* STATED GOAL 1:
Repeat the excerpt on the RDF serializer design word for word.
* STATED GOAL 2:
Count the lines in the entries below that contain the string "instances", and give only that number.

* EXCERPT:
•••

A bulk load to the RDF store can be achieved with /rdf_io/sync_remote/{model}(,{model})*
Note that containers need to be create in the right order - so for the SKOS example this must be /rdf_io/sync_remote/scheme,concept
# Design Goals
* Apps could define default settings (the mappings to RDF) - and these will just be ignored if the serializer is not present.
* When bringing in the serializer, if you wanted to be able to serialize a Class in an app for which there are no default mappings, it should be possible to define these (create a rdf_mappings.py file in the top project)
* The top project will allow either the default mappings for an app to be overridden, either as a whole or on a per-mapping basis (i.e. change or add mappings for individual attributes)
* the serialiser would be available as a stand-alone serialiser for dumpdata (and extended to be a deserialiser for loaddata) - but also able to be hooked up to post the serialized data to an external service - so my serialiser app might have a model to capture connection parameters for such services - and other app settings would be able to define connections in this model and bind different model's rdf mappings to different target services.
We have four types of apps then:
1 the master project
1 the RDF serializer utility
1 imported apps that have default RDF serializations
1 imported apps that may or may not have RDF serialisations defined in the project settings.
I suspect that this may all be a fairly common pattern - but I've only seen far more heavyweight approaches to RDF trying to fully model RDF and implement SPARQL - all I want to do is spit some stuff out into an external triple-store.

•••

* MATERIAL FOR THIS TASK:
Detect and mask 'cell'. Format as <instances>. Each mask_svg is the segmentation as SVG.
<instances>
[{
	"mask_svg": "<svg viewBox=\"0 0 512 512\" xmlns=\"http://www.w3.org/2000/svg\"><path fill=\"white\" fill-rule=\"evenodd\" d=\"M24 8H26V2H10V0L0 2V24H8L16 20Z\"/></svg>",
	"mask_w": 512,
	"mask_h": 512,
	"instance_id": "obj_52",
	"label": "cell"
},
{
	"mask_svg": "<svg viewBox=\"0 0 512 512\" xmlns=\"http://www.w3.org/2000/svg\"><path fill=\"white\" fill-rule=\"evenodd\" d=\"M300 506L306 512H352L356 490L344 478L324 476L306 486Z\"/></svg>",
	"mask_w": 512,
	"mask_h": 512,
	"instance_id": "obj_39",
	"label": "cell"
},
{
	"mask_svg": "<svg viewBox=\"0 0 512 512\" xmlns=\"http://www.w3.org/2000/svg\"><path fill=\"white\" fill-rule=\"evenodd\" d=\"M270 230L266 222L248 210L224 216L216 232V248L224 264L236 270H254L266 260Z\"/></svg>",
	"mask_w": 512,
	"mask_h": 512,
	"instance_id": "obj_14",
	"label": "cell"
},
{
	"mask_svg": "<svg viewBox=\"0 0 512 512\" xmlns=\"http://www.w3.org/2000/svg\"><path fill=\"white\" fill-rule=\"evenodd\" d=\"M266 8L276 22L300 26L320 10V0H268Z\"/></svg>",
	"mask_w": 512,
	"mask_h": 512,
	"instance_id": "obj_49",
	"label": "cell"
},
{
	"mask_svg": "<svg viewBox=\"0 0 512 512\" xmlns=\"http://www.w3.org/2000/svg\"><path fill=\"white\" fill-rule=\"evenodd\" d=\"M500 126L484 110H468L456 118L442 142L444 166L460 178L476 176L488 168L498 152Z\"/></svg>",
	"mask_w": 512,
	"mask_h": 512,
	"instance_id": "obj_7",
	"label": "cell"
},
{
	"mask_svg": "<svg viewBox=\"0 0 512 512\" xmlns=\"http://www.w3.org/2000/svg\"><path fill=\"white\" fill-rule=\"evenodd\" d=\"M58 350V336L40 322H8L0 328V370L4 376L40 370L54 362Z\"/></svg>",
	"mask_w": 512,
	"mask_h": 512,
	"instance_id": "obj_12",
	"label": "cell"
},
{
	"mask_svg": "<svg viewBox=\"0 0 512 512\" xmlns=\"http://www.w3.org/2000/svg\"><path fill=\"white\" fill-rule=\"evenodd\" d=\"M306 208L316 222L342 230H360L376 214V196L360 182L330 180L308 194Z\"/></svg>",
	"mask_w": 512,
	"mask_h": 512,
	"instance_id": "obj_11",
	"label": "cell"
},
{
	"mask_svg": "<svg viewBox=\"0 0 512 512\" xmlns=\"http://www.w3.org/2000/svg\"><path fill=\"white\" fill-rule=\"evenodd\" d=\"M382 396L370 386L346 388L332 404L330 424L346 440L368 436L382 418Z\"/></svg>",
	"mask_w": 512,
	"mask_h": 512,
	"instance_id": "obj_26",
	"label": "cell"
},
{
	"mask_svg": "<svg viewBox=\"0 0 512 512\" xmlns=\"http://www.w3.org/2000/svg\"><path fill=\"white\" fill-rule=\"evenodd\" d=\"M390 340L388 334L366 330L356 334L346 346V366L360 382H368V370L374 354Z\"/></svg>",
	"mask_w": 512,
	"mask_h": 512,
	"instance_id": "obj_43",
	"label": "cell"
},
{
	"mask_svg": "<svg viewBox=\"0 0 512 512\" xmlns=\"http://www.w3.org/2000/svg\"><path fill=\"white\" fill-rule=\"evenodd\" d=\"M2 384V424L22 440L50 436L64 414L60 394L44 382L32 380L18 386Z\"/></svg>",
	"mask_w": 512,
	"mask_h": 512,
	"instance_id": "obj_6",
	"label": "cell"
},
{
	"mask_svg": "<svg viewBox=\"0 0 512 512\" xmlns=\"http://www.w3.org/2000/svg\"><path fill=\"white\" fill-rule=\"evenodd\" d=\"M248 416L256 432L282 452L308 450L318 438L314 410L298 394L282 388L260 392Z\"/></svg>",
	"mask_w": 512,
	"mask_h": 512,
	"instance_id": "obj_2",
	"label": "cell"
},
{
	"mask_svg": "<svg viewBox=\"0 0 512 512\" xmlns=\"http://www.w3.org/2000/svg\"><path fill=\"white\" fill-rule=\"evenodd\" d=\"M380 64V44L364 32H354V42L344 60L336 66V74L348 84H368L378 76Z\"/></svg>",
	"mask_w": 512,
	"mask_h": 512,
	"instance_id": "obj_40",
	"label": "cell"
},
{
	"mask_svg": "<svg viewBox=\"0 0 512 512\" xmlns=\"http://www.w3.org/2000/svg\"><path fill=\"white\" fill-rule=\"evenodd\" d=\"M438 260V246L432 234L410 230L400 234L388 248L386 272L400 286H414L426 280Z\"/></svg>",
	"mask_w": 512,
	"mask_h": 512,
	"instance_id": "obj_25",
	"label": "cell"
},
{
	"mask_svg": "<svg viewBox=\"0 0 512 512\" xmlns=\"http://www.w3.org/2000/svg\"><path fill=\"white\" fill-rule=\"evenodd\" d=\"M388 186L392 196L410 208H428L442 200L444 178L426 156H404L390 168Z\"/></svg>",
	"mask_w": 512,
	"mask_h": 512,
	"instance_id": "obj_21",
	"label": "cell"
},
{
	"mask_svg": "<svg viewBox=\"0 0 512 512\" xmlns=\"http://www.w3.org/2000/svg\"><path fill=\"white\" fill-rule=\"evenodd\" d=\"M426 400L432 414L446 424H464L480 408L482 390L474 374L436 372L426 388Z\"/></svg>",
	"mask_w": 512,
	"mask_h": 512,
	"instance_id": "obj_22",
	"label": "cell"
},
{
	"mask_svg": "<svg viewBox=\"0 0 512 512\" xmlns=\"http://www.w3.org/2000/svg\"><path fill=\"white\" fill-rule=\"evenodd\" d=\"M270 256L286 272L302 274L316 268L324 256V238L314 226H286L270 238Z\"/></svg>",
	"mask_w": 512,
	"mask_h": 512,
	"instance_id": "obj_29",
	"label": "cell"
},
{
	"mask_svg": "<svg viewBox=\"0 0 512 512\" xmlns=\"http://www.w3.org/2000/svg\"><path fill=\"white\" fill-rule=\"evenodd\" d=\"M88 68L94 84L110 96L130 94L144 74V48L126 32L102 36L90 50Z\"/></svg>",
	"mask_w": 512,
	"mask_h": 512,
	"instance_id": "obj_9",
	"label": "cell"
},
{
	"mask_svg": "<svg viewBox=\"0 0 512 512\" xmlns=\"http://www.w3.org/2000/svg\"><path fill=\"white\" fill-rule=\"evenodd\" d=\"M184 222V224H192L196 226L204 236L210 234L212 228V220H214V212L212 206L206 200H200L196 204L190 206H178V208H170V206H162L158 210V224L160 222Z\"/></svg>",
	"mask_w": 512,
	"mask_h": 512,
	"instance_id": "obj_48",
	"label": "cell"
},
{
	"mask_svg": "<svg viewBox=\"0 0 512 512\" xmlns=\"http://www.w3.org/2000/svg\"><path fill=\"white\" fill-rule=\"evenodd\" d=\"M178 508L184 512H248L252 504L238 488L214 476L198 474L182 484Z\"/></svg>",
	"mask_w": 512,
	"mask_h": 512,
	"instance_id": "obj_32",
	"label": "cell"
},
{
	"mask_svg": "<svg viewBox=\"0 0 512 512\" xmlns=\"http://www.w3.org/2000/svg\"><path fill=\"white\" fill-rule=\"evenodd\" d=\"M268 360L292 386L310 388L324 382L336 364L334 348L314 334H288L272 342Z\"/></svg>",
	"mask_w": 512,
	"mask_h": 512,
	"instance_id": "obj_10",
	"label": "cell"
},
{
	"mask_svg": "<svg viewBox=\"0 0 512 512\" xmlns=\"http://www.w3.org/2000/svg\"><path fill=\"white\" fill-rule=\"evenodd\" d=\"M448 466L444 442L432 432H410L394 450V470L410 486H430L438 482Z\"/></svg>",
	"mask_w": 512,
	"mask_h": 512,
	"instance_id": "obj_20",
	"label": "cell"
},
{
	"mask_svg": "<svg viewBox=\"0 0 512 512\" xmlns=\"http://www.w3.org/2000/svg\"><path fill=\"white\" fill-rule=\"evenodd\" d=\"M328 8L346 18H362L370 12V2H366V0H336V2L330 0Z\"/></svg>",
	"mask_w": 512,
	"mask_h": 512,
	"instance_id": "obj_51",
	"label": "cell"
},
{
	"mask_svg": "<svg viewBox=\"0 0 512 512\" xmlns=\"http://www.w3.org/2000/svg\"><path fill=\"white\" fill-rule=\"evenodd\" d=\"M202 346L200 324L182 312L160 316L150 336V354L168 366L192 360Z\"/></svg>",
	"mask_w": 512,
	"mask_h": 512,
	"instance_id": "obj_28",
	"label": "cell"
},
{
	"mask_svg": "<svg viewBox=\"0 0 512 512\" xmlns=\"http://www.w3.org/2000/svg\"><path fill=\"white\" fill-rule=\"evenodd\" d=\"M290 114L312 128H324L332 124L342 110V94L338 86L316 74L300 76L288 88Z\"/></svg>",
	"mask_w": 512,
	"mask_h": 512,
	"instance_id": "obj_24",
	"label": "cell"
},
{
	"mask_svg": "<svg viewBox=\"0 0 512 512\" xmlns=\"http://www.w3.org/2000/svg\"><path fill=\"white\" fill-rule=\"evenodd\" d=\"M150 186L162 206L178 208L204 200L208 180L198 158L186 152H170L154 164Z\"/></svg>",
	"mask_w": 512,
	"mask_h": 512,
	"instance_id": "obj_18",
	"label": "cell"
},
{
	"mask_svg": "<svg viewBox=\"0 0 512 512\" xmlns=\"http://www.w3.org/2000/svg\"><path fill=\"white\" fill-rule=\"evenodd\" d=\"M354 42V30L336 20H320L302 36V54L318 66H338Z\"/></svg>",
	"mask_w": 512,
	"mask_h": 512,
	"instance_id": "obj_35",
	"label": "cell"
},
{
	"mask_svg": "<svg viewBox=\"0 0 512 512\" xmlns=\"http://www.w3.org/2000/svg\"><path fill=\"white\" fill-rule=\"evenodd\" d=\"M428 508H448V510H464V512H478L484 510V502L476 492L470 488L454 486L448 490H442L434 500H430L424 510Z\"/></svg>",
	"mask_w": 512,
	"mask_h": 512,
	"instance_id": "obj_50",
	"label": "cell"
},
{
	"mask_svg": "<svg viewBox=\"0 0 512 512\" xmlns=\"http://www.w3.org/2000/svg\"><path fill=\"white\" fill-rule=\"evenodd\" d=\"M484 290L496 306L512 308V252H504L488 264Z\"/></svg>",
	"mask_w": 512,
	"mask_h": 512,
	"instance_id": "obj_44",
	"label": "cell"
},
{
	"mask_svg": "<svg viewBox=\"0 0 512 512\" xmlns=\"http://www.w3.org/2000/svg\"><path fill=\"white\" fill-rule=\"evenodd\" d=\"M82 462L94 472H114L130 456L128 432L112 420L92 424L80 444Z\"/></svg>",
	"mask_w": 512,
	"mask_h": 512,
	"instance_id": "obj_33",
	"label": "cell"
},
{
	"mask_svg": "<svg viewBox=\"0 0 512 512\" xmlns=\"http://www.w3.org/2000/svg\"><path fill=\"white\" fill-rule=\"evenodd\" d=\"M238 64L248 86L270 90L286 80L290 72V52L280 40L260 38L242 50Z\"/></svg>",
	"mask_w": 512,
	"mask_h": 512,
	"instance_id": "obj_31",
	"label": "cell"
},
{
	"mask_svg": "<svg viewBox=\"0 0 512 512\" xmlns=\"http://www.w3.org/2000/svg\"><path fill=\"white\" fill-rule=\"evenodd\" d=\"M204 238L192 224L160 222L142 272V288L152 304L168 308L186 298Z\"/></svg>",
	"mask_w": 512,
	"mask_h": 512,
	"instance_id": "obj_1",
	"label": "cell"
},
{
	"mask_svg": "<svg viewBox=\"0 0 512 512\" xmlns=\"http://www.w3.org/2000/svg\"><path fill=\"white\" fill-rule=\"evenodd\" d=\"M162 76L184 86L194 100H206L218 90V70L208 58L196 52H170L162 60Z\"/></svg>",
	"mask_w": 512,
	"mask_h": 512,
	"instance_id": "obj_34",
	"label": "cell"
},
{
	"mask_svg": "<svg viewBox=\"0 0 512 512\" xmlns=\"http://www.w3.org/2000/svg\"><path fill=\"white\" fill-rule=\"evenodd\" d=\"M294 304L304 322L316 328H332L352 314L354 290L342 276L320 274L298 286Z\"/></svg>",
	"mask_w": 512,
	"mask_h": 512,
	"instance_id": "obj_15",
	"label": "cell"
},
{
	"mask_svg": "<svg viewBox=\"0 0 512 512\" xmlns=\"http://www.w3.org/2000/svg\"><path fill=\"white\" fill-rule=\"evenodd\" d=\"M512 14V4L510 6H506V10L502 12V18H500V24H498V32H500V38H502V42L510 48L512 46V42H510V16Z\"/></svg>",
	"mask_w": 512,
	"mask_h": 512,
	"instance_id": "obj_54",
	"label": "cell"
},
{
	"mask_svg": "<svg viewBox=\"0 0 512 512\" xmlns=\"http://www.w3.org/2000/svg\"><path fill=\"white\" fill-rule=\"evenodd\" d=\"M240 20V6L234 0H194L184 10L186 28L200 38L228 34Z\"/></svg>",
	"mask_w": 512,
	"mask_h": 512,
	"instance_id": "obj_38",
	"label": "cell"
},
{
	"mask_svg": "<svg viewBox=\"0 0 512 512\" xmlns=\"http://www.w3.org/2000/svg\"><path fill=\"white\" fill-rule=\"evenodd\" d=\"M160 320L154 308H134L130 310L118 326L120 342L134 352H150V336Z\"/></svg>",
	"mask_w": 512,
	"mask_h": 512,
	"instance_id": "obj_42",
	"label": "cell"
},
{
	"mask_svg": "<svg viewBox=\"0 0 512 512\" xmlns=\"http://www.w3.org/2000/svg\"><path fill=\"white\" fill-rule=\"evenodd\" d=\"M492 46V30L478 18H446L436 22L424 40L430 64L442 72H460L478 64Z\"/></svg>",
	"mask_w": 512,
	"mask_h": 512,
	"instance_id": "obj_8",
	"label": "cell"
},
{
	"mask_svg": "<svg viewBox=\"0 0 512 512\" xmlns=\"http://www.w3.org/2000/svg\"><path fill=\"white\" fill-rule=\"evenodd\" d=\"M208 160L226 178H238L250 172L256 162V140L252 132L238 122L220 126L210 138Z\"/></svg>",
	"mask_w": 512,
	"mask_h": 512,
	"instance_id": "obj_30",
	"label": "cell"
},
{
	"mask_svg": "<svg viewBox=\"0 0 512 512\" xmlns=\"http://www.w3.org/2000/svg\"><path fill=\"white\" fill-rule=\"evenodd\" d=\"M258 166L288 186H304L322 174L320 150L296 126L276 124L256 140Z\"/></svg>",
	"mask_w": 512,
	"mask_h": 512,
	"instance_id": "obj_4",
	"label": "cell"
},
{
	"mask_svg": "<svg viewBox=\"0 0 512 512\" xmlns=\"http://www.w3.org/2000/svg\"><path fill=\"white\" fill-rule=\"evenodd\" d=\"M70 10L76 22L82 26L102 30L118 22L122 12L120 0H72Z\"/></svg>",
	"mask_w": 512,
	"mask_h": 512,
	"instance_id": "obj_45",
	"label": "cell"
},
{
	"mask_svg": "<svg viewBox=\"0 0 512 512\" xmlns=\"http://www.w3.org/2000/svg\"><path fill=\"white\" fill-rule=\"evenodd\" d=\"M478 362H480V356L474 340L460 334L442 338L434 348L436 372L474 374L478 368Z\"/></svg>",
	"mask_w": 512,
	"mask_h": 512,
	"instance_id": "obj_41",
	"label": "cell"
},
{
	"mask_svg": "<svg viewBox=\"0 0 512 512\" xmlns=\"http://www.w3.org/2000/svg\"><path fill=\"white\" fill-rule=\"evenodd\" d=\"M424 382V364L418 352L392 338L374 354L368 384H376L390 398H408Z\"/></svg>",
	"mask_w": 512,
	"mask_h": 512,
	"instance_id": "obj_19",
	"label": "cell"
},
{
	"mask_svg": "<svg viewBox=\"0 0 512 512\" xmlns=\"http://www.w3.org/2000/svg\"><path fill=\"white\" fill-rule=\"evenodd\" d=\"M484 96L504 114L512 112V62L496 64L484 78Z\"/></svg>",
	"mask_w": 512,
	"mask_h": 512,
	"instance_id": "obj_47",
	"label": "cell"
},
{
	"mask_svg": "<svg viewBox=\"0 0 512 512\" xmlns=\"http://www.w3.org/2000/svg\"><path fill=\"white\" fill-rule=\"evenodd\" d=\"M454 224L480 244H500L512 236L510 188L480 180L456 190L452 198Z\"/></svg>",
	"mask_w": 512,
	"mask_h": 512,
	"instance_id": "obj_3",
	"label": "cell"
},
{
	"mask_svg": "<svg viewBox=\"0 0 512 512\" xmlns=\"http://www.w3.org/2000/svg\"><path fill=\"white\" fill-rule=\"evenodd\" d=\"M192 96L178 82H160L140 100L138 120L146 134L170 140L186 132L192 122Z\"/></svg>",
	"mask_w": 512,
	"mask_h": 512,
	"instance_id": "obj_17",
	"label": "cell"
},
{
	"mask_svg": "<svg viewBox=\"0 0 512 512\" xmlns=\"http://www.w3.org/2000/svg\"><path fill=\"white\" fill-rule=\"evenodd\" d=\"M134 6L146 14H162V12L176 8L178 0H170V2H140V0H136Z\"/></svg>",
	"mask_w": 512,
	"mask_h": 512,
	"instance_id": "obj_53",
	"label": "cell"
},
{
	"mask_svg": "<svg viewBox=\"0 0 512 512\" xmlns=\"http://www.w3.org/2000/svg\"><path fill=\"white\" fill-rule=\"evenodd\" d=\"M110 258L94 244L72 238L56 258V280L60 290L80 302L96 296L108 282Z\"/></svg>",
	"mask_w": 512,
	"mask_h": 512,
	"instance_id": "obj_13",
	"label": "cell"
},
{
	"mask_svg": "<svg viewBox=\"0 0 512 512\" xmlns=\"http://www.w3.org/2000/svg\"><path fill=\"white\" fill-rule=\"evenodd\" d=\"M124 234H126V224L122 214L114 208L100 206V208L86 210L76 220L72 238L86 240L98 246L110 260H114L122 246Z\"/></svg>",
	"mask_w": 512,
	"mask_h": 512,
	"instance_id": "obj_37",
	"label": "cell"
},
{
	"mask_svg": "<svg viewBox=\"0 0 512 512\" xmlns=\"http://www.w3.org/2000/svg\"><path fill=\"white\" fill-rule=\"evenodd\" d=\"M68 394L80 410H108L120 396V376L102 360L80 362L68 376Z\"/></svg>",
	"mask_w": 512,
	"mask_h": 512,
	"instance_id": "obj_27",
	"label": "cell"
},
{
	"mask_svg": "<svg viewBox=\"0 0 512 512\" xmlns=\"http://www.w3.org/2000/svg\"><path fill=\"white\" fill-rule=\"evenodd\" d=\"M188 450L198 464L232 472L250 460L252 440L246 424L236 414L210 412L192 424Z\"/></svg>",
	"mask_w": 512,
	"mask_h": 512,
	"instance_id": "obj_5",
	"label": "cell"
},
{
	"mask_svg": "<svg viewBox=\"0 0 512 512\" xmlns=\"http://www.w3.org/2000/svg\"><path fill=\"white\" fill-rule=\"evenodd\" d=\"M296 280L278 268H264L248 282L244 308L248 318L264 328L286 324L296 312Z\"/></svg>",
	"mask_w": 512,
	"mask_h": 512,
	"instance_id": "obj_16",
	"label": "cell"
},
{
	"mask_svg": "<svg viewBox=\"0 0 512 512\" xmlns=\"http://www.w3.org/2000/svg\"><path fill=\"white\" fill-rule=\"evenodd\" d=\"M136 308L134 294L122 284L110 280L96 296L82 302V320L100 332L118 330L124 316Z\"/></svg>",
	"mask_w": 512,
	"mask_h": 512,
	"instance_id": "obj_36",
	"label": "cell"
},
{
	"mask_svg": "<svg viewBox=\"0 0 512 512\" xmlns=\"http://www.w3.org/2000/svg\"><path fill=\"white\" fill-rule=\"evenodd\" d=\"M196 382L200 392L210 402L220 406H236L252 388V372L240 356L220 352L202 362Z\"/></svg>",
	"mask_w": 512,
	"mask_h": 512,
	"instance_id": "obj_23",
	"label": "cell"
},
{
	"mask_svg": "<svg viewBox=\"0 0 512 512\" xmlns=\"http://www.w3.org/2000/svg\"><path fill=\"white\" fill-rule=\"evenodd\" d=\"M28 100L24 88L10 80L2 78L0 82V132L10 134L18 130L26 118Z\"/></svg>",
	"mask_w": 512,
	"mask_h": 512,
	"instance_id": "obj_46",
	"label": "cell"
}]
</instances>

•••

* FULL SOLUTION 1:
A bulk load to the RDF store can be achieved with /rdf_io/sync_remote/{model}(,{model})*
Note that containers need to be create in the right order - so for the SKOS example this must be /rdf_io/sync_remote/scheme,concept
# Design Goals
* Apps could define default settings (the mappings to RDF) - and these will just be ignored if the serializer is not present.
* When bringing in the serializer, if you wanted to be able to serialize a Class in an app for which there are no default mappings, it should be possible to define these (create a rdf_mappings.py file in the top project)
* The top project will allow either the default mappings for an app to be overridden, either as a whole or on a per-mapping basis (i.e. change or add mappings for individual attributes)
* the serialiser would be available as a stand-alone serialiser for dumpdata (and extended to be a deserialiser for loaddata) - but also able to be hooked up to post the serialized data to an external service - so my serialiser app might have a model to capture connection parameters for such services - and other app settings would be able to define connections in this model and bind different model's rdf mappings to different target services.
We have four types of apps then:
1 the master project
1 the RDF serializer utility
1 imported apps that have default RDF serializations
1 imported apps that may or may not have RDF serialisations defined in the project settings.
I suspect that this may all be a fairly common pattern - but I've only seen far more heavyweight approaches to RDF trying to fully model RDF and implement SPARQL - all I want to do is spit some stuff out into an external triple-store.

* FULL SOLUTION 2:
3